What was the matter with Uncle Jim's last prayer that morning? The boys could not help hearing it if they would. They were startled by its intensity. John was greatly awed. His face fell into his hands. The Principal departed from his usual forms, and prayed for the needs of his students as those august Academy walls had never heard him pray before. He prayed for the boys in their temptations; for strength in their struggles; that they might have pure hearts, and lead simple, manly lives. "And, Father, sanctify these my boys in the truth, that the love wherewith Thou loved'st Jesus may be in them and they in Thee. Amen."

The "Biblical" was over. With puzzled and gentle looks the boys moved apart, and feet that stamped upstairs, crept softly down.

The master beckoned to John Strong, who obeyed the signal with glad respect. The Principal seemed to be in a hurry to get away. The two walked quickly through the ante-room, and met the stream of boys at the head of the stairs. John walked close beside Uncle Jim; and as they emerged from the door the students parted with more than usual deference. The bitter winter air rushed up. It smote the Principal in the face, and he seemed to recoil from it.

"Your arm, John !" he said quickly.

John tenderly gave the strong right arm that had been trained in the Gym.

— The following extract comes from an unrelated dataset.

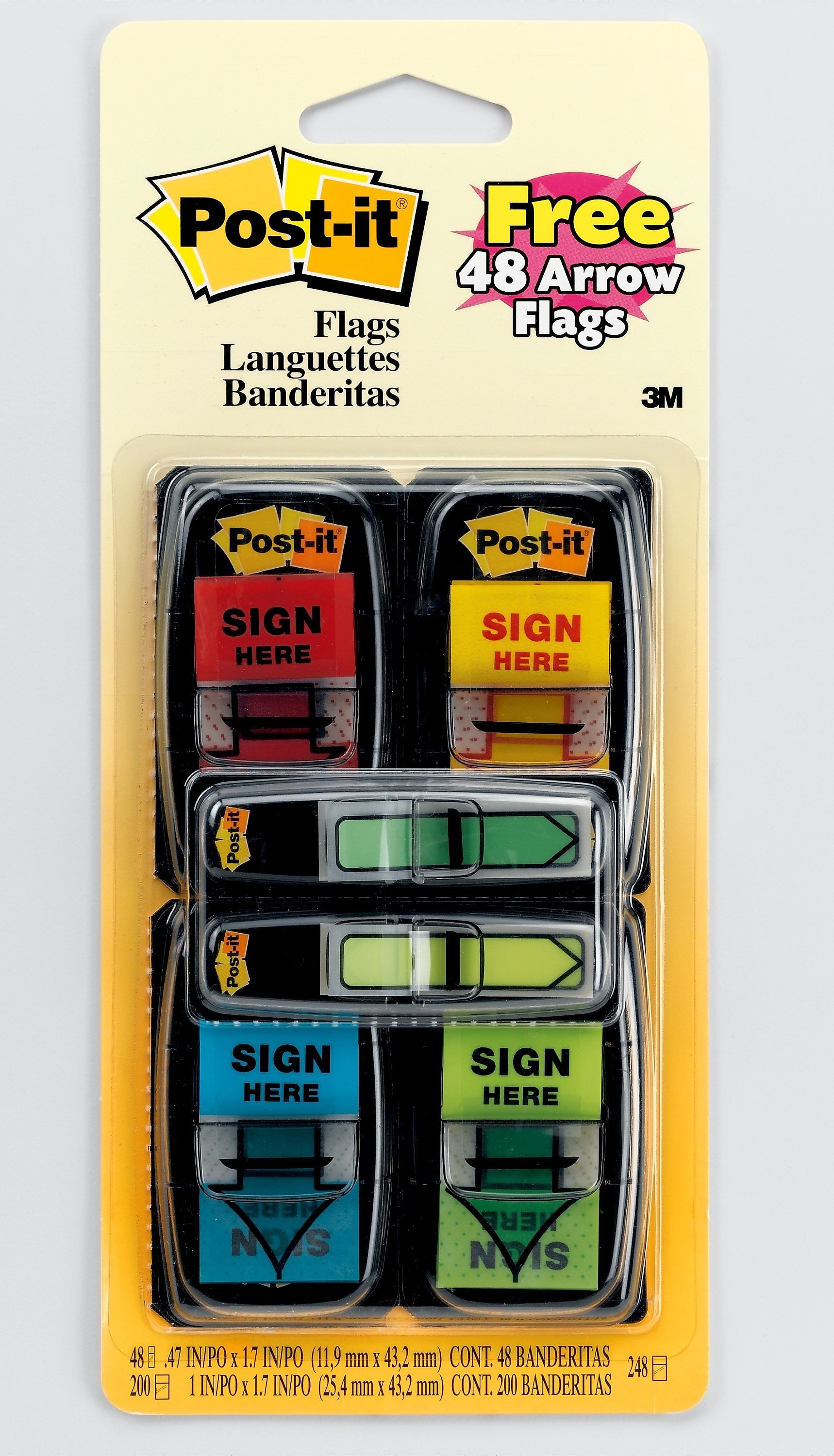Post-it 'Sign Here' Message Flags Value Pack, .94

The Principal walked down the first flight of stairs unsteadily. At the foot, opposite the threshold of his own class-room, surrounded by his boys, and leaning on John, he fell, like a soldier shot.

"He's tripped!"

"Stand back!"

"Give him air!"

"Hold him up!"

"Send for the doctor!"

"He's hurt himself!"

"He's faint!

But John had laid his ear, trained at the side of poor Doc., upon the heart of the prostrate man. He lifted a face almost as gray as that other, and tried to speak firmly, but faltered, and broke down before them all.

"No, boys, no! he is not faint---he's dead.!"

 

When it was all over, and they had laid him to rest in the snow-clad chapel cemetery, John, with crape on his arm, returned to Harvard. It took the boy time to recover from the smiting stroke. But even the shocks of life have their own solemn place, which nothing else can fill; and through the gates of that youthful sorrow, John passed into the useful and happy manhood which his old master would have been proud to see.